Background: Neutrophils are significant effector cells in acute inflammatory bowel disease. Recruitment of these cells is dependent on beta 2-integrin-mediated adhesion and transmigration. The efficacy of neutrophil inhibitory factor (NIF), an antagonist of the beta 2-integrin CD11b/CD18, in ameliorating inflammation was tested in an animal model of acute colitis.
Method: Immune-complex colitis was induced in groups of rabbits by using various formalin concentrations (2%, 0.75%, and 0.5%).
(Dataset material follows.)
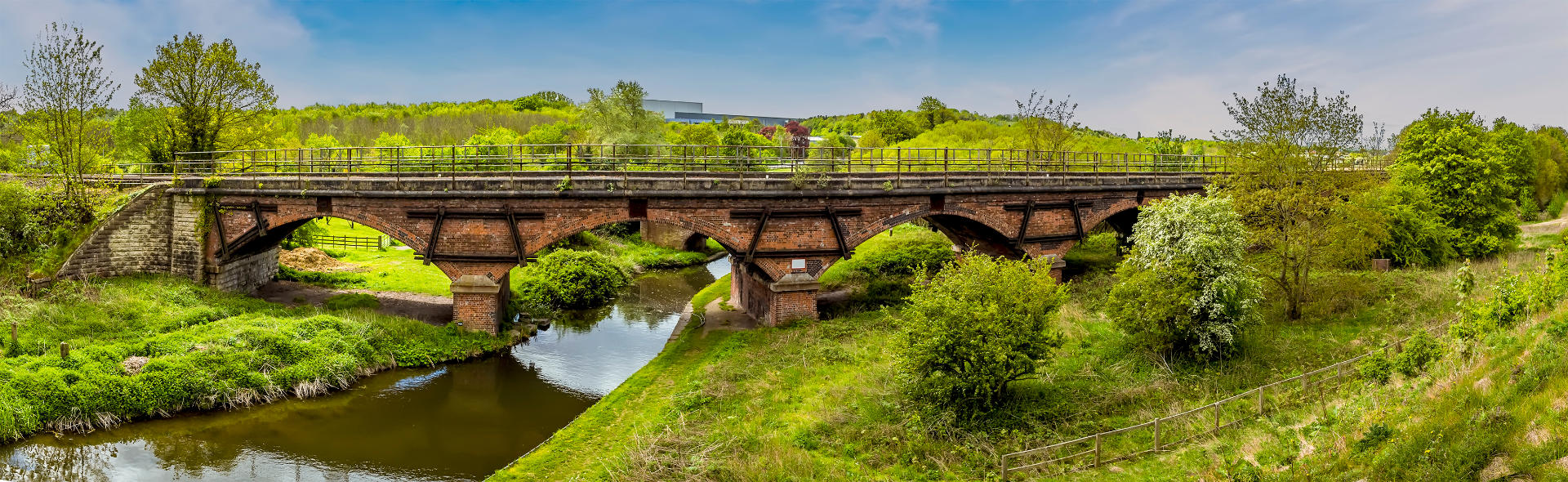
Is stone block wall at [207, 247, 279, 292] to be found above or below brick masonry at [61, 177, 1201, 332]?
below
Animals were treated with rNIF, 10 mg/kg. After they had been killed the mucosal appearance was scored, and tissue saved for histology and quantitation of myeloperoxidase (MPO), leukotriene B4 (LTB4), prostaglandin E2 (PGE2), and thromboxane B2 (TXB2).
Results: In the 2% formalin group therapy with rNIF resulted in lower LTB4 (p < 0.05) levels. For the 0.75% and 0.5% groups, MPO was lower with rNIF treatment (p < 0.03 and p < 0.05, respectively), as were LTB4 concentrations (both, p < 0.04). PGE2 and TXB2 levels remained unchanged. Histology showed polymorphonuclear cell infiltration to be reduced by rNIF in the 2% and 0.75% formalin-treatment groups (p < 0.05).
Conclusion: These results suggest that blockade of CD11b/CD18-mediated mucosal neutrophil recruitment may form part of a strategy for targeted therapeutic intervention in inflammatory bowel disease.